Comment les expériences des femmes directement concernées par le don d’ovules et la gestation pour autrui permettent-elles de mieux comprendre la construction du rapport à la maternité dans un contexte de fragmentation de ses composantes?

Dans le prolongement des recherches sur la GPA et le don d’ovules visant à proposer une théorisation enracinée dans les données empiriques (Berend, 2016a; Cailleau, 2013; Teman, 2010), ma démarche de recherche se décline en trois objectifs spécifiques : 1) comprendre la manière dont les femmes impliquées dans une entente se représentent leur apport respectif dans le projet parental par GPA ou don d’ovules; 2) identifier les pratiques d’appropriation et de mises à distance de la maternité déployées par ces femmes selon leurs positions situées, ainsi que les facteurs personnels, sociaux et normatifs qui favorisent ou inhibent leur émergence et 3) mettre en lumière la dimension processuelle de l’enfantement à plusieurs.

1.3.2 La pertinence de l’étude

« Il n’est pas simple de réfléchir sur un ‘objet’ qui n’est ni une chose, ni un concept, mais une pratique, un mode de relation possible entre les individus » rappelle avec justesse Sylviane Agacinski (2009, p. 129) dans son livre Corps en miettes. Mais contrairement à la philosophe, je ne situe pas mon propos sous l’angle de la morale, pour savoir « si cette relation doit être socialement acceptable ou non » (p. 129), mais plutôt dans une approche relationnelle et pragmatique du processus de procréation assistée par tierces reproductrices.
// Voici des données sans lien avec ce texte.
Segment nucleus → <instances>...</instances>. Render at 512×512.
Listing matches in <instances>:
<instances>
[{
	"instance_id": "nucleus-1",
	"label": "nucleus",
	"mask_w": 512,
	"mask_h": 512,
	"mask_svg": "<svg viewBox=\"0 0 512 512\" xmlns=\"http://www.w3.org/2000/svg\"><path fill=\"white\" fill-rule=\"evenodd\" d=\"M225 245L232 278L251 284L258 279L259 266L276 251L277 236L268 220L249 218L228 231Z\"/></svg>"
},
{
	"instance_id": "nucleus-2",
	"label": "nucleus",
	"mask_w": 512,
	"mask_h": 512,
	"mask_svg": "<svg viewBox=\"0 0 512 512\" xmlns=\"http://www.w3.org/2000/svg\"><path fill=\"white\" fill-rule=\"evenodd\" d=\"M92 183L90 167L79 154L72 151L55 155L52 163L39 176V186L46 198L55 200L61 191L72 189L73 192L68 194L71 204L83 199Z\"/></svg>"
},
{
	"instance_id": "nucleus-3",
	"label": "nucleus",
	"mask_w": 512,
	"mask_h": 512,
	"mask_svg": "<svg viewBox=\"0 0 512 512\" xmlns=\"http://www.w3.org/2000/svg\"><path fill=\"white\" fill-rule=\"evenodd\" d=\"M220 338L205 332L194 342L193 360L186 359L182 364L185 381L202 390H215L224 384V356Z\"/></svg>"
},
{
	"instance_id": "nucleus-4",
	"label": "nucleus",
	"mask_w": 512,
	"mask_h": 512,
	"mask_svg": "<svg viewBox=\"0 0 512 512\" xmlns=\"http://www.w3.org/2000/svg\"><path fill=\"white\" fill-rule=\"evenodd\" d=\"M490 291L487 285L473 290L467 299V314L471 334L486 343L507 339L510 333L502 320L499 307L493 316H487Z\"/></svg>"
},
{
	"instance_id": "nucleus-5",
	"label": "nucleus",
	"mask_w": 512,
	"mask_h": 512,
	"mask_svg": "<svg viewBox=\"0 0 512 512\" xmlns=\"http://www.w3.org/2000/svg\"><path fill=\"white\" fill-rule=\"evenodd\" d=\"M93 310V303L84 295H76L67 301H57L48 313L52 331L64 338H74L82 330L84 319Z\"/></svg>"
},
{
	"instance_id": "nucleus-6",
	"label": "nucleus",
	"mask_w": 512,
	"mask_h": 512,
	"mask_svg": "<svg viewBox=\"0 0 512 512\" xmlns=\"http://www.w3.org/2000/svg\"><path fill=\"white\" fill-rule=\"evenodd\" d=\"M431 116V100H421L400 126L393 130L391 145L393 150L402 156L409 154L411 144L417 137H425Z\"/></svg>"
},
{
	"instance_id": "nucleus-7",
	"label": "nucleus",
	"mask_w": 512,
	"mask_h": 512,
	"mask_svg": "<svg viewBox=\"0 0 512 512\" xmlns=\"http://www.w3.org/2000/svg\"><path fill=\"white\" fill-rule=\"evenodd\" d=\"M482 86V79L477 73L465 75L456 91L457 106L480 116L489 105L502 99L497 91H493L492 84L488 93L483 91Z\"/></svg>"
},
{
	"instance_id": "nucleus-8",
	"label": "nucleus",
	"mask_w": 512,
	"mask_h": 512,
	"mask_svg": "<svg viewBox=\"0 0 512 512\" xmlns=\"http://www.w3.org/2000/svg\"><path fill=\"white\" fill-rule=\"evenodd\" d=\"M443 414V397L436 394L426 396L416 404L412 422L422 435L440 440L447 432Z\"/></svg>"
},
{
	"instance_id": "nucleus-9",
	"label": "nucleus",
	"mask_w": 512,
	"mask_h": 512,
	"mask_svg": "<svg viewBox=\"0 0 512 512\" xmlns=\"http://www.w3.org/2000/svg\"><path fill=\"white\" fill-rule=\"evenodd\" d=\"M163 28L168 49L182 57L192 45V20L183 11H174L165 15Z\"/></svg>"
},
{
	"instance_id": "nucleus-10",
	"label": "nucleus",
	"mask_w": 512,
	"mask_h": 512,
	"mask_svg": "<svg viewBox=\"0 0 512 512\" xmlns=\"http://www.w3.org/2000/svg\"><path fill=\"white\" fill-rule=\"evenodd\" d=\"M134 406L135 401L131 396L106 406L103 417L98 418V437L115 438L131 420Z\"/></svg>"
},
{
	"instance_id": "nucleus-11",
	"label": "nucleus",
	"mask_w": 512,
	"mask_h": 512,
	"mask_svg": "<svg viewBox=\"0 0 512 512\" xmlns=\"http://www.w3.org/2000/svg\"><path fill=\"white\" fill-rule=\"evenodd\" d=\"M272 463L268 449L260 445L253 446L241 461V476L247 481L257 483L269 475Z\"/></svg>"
De fait, je m’intéresse à la « scission de la maternité » observée entre autres par Neyrand (2004, p. 36), mais aussi aux liens qui se tissent ou se délient entre les principales protagonistes, leurs motivations à avoir recours aux techniques de reproduction assistée ou à participer au projet parental d’autrui, et les répercussions de cette décision sur leurs trajectoires de vie. La dimension relationnelle, de même que l’intérêt pour leurs expériences subjectives comme sources de savoirs légitimes trouvent naturellement écho en sciences humaines appliquées et dans les métiers de la relation d’aide, où ces préoccupations sont présentes au quotidien dans la pratique (Higginbottom et Lauridsen, 2014).

Considérant que les femmes se positionnement dans une certaine mesure en rupture avec les attentes normatives liées à la féminité et à la maternité, il m’apparaît pertinent de chercher à comprendre comment elles se perçoivent et naviguent à travers ces systèmes normatifs. De fait, ces situations agissent comme des révélateurs des conceptions et des valeurs qui participent à maintenir et à reproduire des normes liées au genre et à la famille dans notre société. L’ancrage féministe de la recherche prend alors tout son sens, puisque cette dernière représente à la fois un projet de constructions de savoirs scientifiques, de même qu’un projet sociopolitique visant à questionner l’institution de la maternité (Ollivier et Tremblay, 2000). Ma démarche vise justement à mettre « la marge » au centre de l’analyse en relayant les voix des femmes, tout en en considérant l’influence des structures sociales.

À ma connaissance, aucune recherche n’a encore croisé les expériences des mères d’intention, des femmes porteuses et des donneuses d’ovules impliquées dans une entente de procréation assistée au Canada. Une telle triangulation peut offrir un regard inédit sur le

phénomène, puisqu’il met en dialogue les points de vue des actrices directement impliquées dans le processus. L’étude aborde ainsi un aspect négligé de la recherche sur les réalités familiales et la procréation assistée (Markens, 2016). Dans un contexte où l’actualité récente témoigne de l’acuité des enjeux juridiques, éthiques et sociaux liés à la GPA et au don d’ovules, les résultats permettront d’alimenter les réflexions entourant leur régulation à partir de données empiriques, rejoignant ainsi les recommandations formulées à l’intention du Législateur québécois par divers acteurs publics.